Since peaking at $87.74 in April of last year, the Commonwealth Bank of Australia (ASX: CBA) share price has fallen over 9% and currently trades at $79.65.
Whilst this is already very disappointing for shareholders, unfortunately there could be further declines to come in 2018 according to one leading broker.
According to a note out of Morgan Stanley, the broker has retained its underweight rating and $71.00 price target on the banking giant's shares. This price target implies potential downside of almost 11% for its shares over the next 12 months.
Although Morgan Stanley's analysts believe that the appointment of Matt Comyn as CEO reduces uncertainty and indicates that there won't be major changes to the bank's strategy and operating policy, it does have concerns on its future growth prospects.
This is mainly down to the broker's view that Commonwealth Bank's growth and return profile has begun to moderate.
Furthermore, its analysts feel there is potential downside risk from the banking sector inquiries. It is worth noting that an update is due next week from APRA relating to its own inquiry.
Should you sell your shares?
Whilst I'm nowhere near as bearish on Commonwealth Bank as Morgan Stanley is, I'm not overly bullish on it either. At the current share price I think it is about fair value and ought to be classed as a hold.

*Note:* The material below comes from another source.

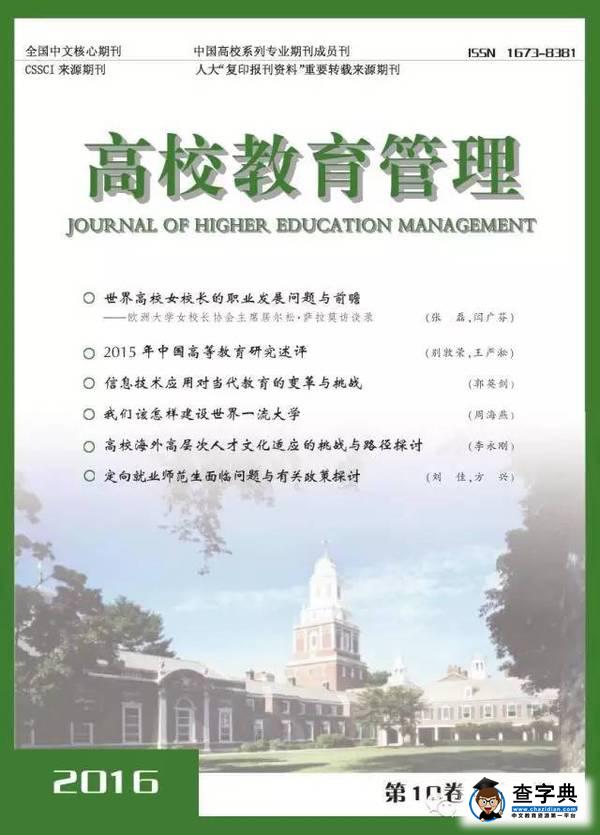 【科研管理】我國高校科技成果轉化的現實困境與突破路徑6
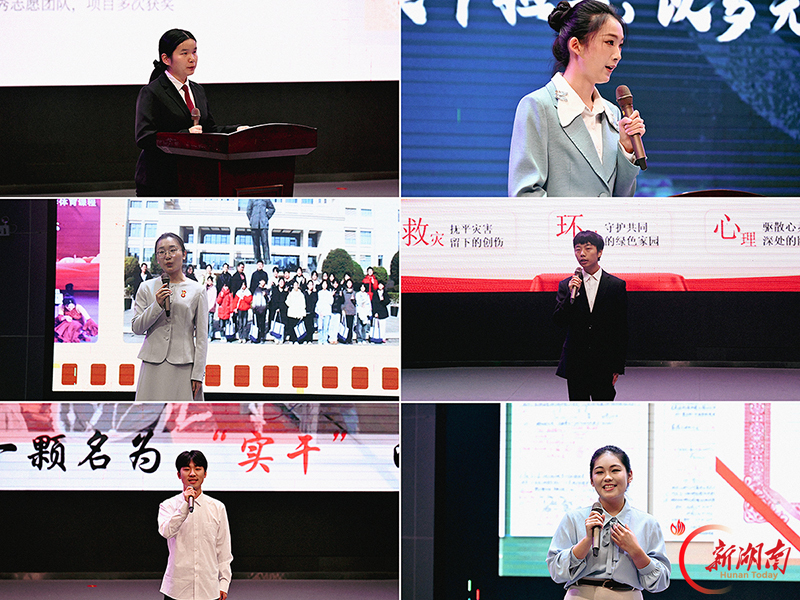 这堂思政课,在故居里上——邵阳学院开展“邵阳红”大思政教育实践活动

I agree that there is downside risk from inquiries being made into the banking sector, but I think the majority of this has been reflected in its share price now. Therefore, if the bank comes out of it unscathed, its shares could be free to run higher again.
Investors that are looking to gain exposure to the banks might want to consider Westpac Banking Corp (ASX: WBC) and then National Australia Bank Ltd. (ASX: NAB).